:: Extrait du texte ::
========================================
# Éviter le mode veille à la fermeture de l'écran



## Lucasvolpi (6 Décembre 2015)

Salut tout le monde, voilà tout est dans le titre j'aurais besoin d'utiliser mon MacBook avec le capot fermé, mais il faudrait qu'il ne se mettent pas en veille comment puis-je faire ?


----------



## Sly54 (6 Décembre 2015)

Bonsoir,

Caffeine. A verifier que ta machine ne chauffe pas trop avec son capot fermé…

Ce lien propose d'autres choix


----------



## Geekfou (7 Décembre 2015)

Bonsoir,
Pour info sur les Mac portable lorsque le capot est fermé et qu’il n’est pas en veille bien sûr, l’air chaud s’évacue très mal.
Tu peux le laisser ouvert est baissé la luminosité par exemple


----------



## Lucasvolpi (7 Décembre 2015)

En fait je vous explique c'est assez spécial, j'ai besoin d' utiliser mon Mac fermé juste avec QuickTime Player en enregistrement audio avec un micro externe, je mets le mac dans un sac à dos et je garde le micro à la main je fais beaucoup de prise de son


----------



## Lucasvolpi (7 Décembre 2015)

Mon Mac est un MacBook Pro Retina 15 pouces de 2012 et mon micro un yeti pro


----------



## Geekfou (7 Décembre 2015)

Lucasvolpi a dit:


> je mets le mac dans un sac à dos


 c’est une mauvaise idée, de le faire fonctionné écran fermer de plus dans un sac, ou est le refroidissement dans tout ça


----------



## Lucasvolpi (7 Décembre 2015)

T'as inquiète pas c'est prévu un sac à dos un peu modifié avec des ouvertures un peu partout j'ai déjà testé plusieurs fois et il n'y avait pas de chaleur excessive voir même la chaleur normal la température reste normal


----------



## Lucasvolpi (7 Décembre 2015)

Je viens de tester caffeine cela ne fonctionne pas quand on ferme le capot, le Mac ce mets quand même en veille


----------



## Sly54 (7 Décembre 2015)

As tu essayé les deux autres logiciels de l'article de MacGé ?


----------



## Lucasvolpi (7 Décembre 2015)

Excuse-moi, mais quel article ?


----------



## okeeb (7 Décembre 2015)
========================================
:: Consigne A ::
Recopiez à l'identique les lignes des enregistrements situées entre celle qui contient "Of dog's head" et la fin des enregistrements, bornes incluses.

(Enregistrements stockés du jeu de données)
========================================
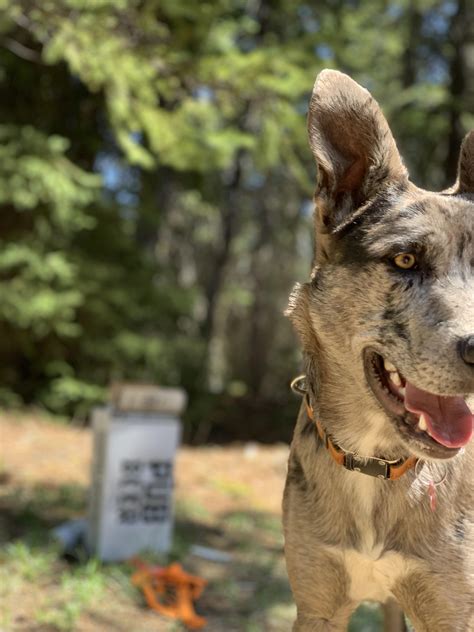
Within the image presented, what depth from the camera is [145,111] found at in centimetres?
607

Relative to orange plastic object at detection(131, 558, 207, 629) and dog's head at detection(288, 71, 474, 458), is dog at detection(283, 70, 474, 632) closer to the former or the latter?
dog's head at detection(288, 71, 474, 458)

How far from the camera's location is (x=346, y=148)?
244 centimetres

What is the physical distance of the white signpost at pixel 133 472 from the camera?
207 inches

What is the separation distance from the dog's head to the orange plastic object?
2563 mm

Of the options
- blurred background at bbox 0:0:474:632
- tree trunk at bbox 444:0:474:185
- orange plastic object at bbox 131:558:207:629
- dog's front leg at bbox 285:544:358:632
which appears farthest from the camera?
tree trunk at bbox 444:0:474:185

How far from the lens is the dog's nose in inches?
77.4

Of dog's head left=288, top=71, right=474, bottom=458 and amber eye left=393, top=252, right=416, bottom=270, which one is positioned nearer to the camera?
dog's head left=288, top=71, right=474, bottom=458

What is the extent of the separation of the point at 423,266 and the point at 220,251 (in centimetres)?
1195

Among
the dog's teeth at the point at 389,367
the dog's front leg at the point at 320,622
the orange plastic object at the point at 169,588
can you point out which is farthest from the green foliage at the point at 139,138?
the dog's front leg at the point at 320,622

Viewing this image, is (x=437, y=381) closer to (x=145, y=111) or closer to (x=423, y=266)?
(x=423, y=266)

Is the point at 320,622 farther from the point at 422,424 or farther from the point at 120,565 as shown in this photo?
the point at 120,565

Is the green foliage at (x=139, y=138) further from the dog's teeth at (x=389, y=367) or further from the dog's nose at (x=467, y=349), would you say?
the dog's nose at (x=467, y=349)

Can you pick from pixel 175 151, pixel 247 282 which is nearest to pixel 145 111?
pixel 175 151

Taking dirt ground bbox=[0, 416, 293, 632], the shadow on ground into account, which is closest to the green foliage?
dirt ground bbox=[0, 416, 293, 632]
========================================
:: Consigne B ::
Citez le passage du fil sur la mise en veille du MacBook compris entre "Salut tout le" et "puis-je faire ?", bornes incluses.

:: Réponse attendue A ::
Of dog's head left=288, top=71, right=474, bottom=458 and amber eye left=393, top=252, right=416, bottom=270, which one is positioned nearer to the camera?
dog's head left=288, top=71, right=474, bottom=458

What is the extent of the separation of the point at 423,266 and the point at 220,251 (in centimetres)?
1195

Among
the dog's teeth at the point at 389,367
the dog's front leg at the point at 320,622
the orange plastic object at the point at 169,588
can you point out which is farthest from the green foliage at the point at 139,138?
the dog's front leg at the point at 320,622

Viewing this image, is (x=437, y=381) closer to (x=145, y=111) or closer to (x=423, y=266)?
(x=423, y=266)

Is the point at 320,622 farther from the point at 422,424 or farther from the point at 120,565 as shown in this photo?
the point at 120,565

Is the green foliage at (x=139, y=138) further from the dog's teeth at (x=389, y=367) or further from the dog's nose at (x=467, y=349), would you say?
the dog's nose at (x=467, y=349)

Can you pick from pixel 175 151, pixel 247 282 which is nearest to pixel 145 111?
pixel 175 151

Taking dirt ground bbox=[0, 416, 293, 632], the shadow on ground into account, which is closest to the green foliage?
dirt ground bbox=[0, 416, 293, 632]

:: Réponse attendue B ::
Salut tout le monde, voilà tout est dans le titre j'aurais besoin d'utiliser mon MacBook avec le capot fermé, mais il faudrait qu'il ne se mettent pas en veille comment puis-je faire ?